Chapter 24: Quiz

Test your understanding of ML system design. Answers follow each question.


Question 1

According to Sculley et al. (2015), what fraction of a real-world ML system is typically ML code? What makes up the rest?

Answer The ML code is a **small fraction** — often cited as roughly 5% — of the total system. The rest consists of data collection and verification, feature extraction and management, serving infrastructure, monitoring and alerting, configuration management, process management, machine resource management, and analysis tools. The surrounding infrastructure is "vast and complex" and represents the majority of the engineering effort, maintenance burden, and failure surface.

Question 2

What are the two timescale loops in an ML system, and what are the primary concerns for each?

Answer The **inner loop (online)** handles individual prediction requests in milliseconds. Its primary concerns are latency, throughput, and availability. The **outer loop (offline)** handles model improvement — data processing, retraining, evaluation, and promotion — on a timescale of hours to days. Its primary concerns are model quality, reproducibility, and validation rigor. The key architectural principle is keeping these loops decoupled yet synchronized: the inner loop must never block on the outer loop, and the outer loop must never bypass the inner loop's safety checks.

Question 3

Why do modern recommendation systems use a multi-stage funnel architecture (retrieval → ranking → re-ranking) rather than scoring all items with a single model?

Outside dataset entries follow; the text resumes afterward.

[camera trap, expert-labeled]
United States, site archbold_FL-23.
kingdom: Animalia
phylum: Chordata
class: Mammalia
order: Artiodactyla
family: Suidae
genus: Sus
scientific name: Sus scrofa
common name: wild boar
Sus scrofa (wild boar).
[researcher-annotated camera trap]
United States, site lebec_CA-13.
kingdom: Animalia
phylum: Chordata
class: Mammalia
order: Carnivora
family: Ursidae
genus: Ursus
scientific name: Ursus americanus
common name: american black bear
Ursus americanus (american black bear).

Answer It is a mathematical consequence of the latency constraint. If a platform has 200,000 items and the ranking model takes 0.1ms per item, scoring all items would take 20 seconds — two orders of magnitude beyond a typical 200ms budget. The funnel architecture resolves this by using computationally cheap models (e.g., approximate nearest neighbor search) to reduce the candidate set to hundreds, then applying expensive models to the smaller set. Each stage trades precision for speed, narrowing the candidate set while increasing cost per item.

Question 4

What is the role of the re-ranking stage, and why is it separated from the ranking model?

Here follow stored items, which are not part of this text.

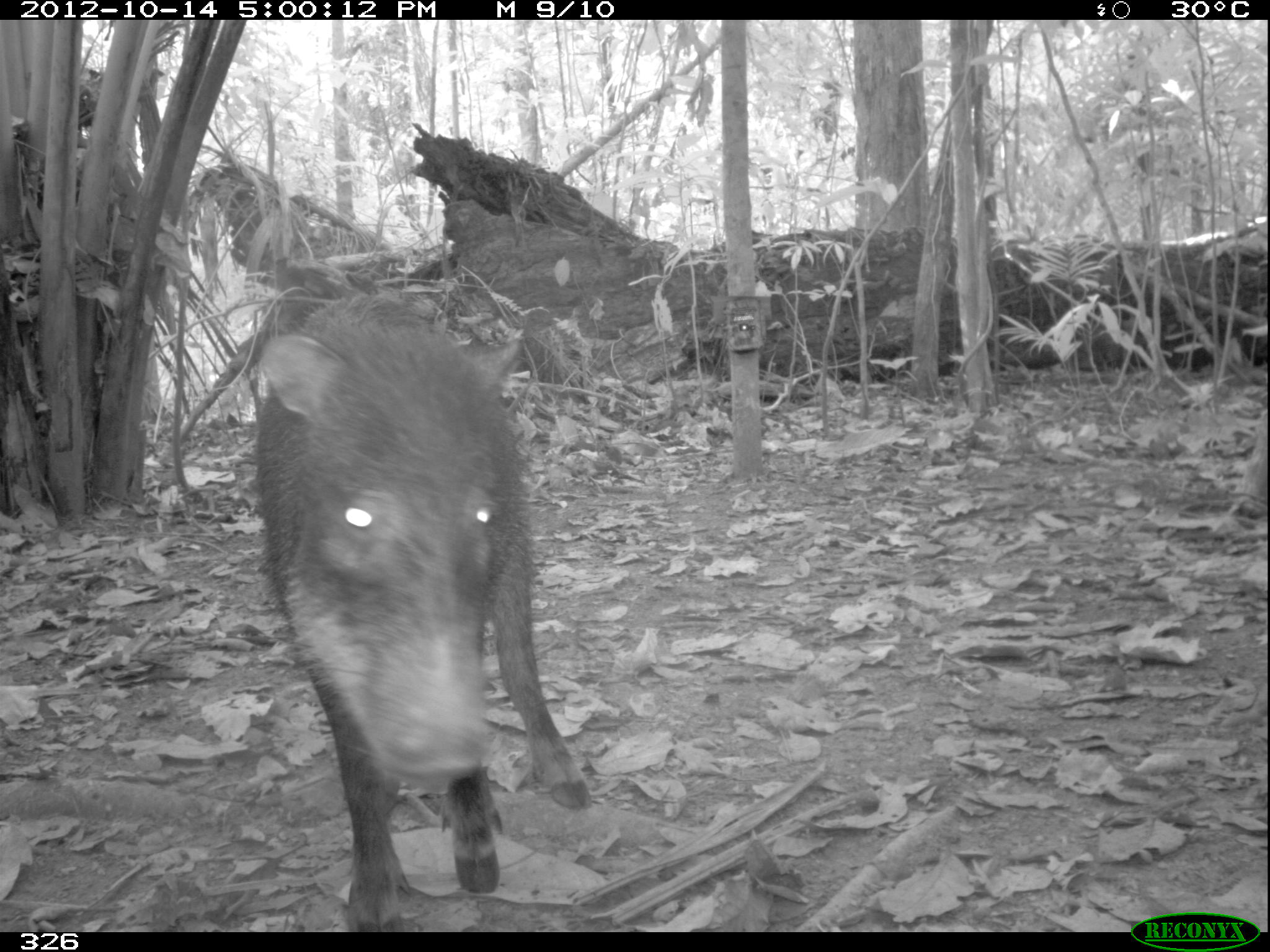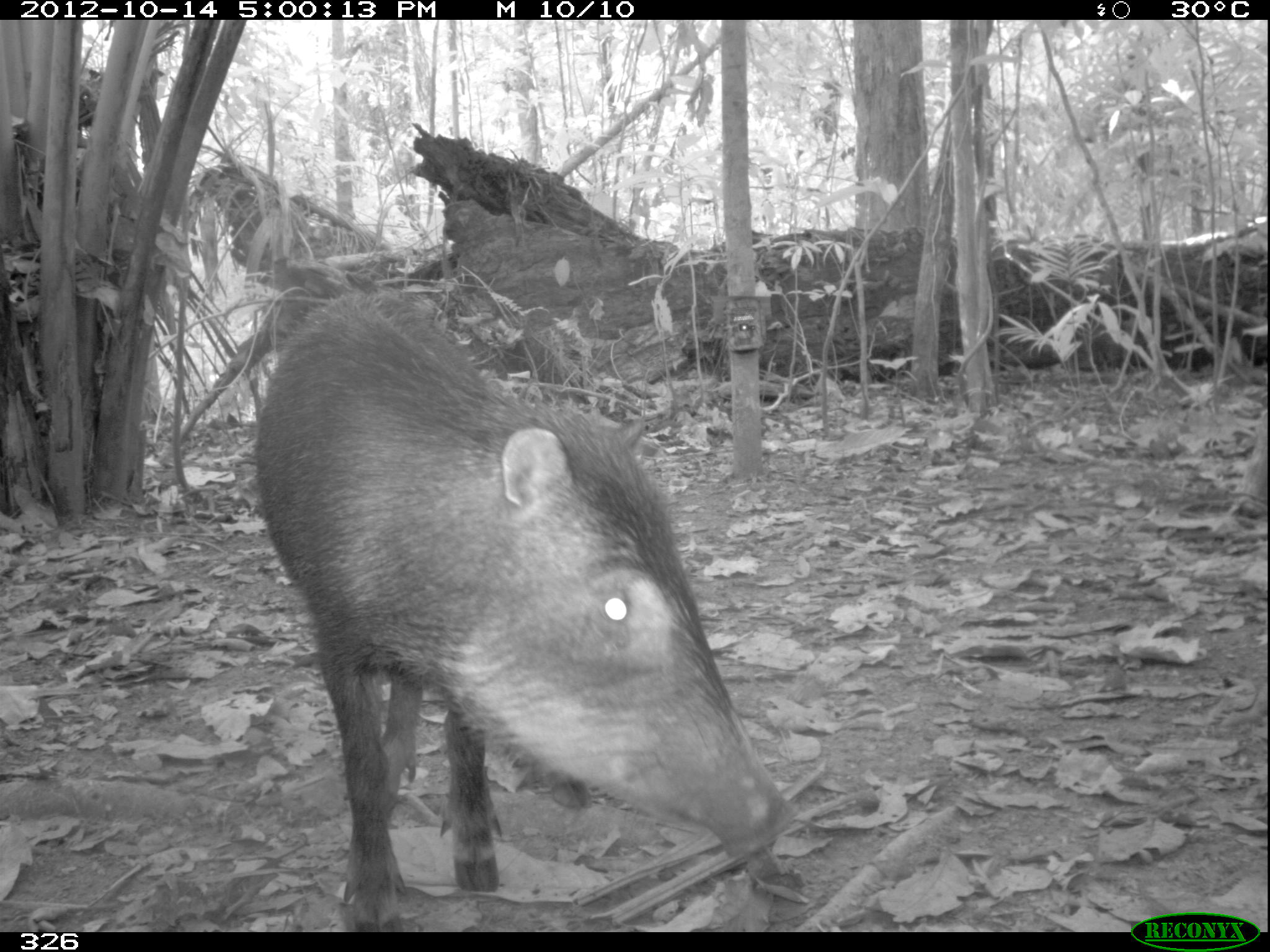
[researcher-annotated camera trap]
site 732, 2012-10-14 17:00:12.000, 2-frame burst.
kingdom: Animalia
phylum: Chordata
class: Mammalia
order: Artiodactyla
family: Tayassuidae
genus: Tayassu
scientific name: Tayassu pecari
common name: white-lipped peccary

Answer The re-ranking stage applies non-ML business logic to the top-scored items: diversity constraints (limit items per category), freshness requirements (include recent content), content policy enforcement (remove flagged items), promotional boosts, suppression of already-seen items, and fairness constraints. It is separated from the ranking model because business rules change faster than ML models, and entangling them creates a maintenance nightmare. A product manager should be able to change "max 3 items per category" without retraining the ranking model.

Question 5

Compare batch, real-time, and near-real-time serving patterns. When is each most appropriate?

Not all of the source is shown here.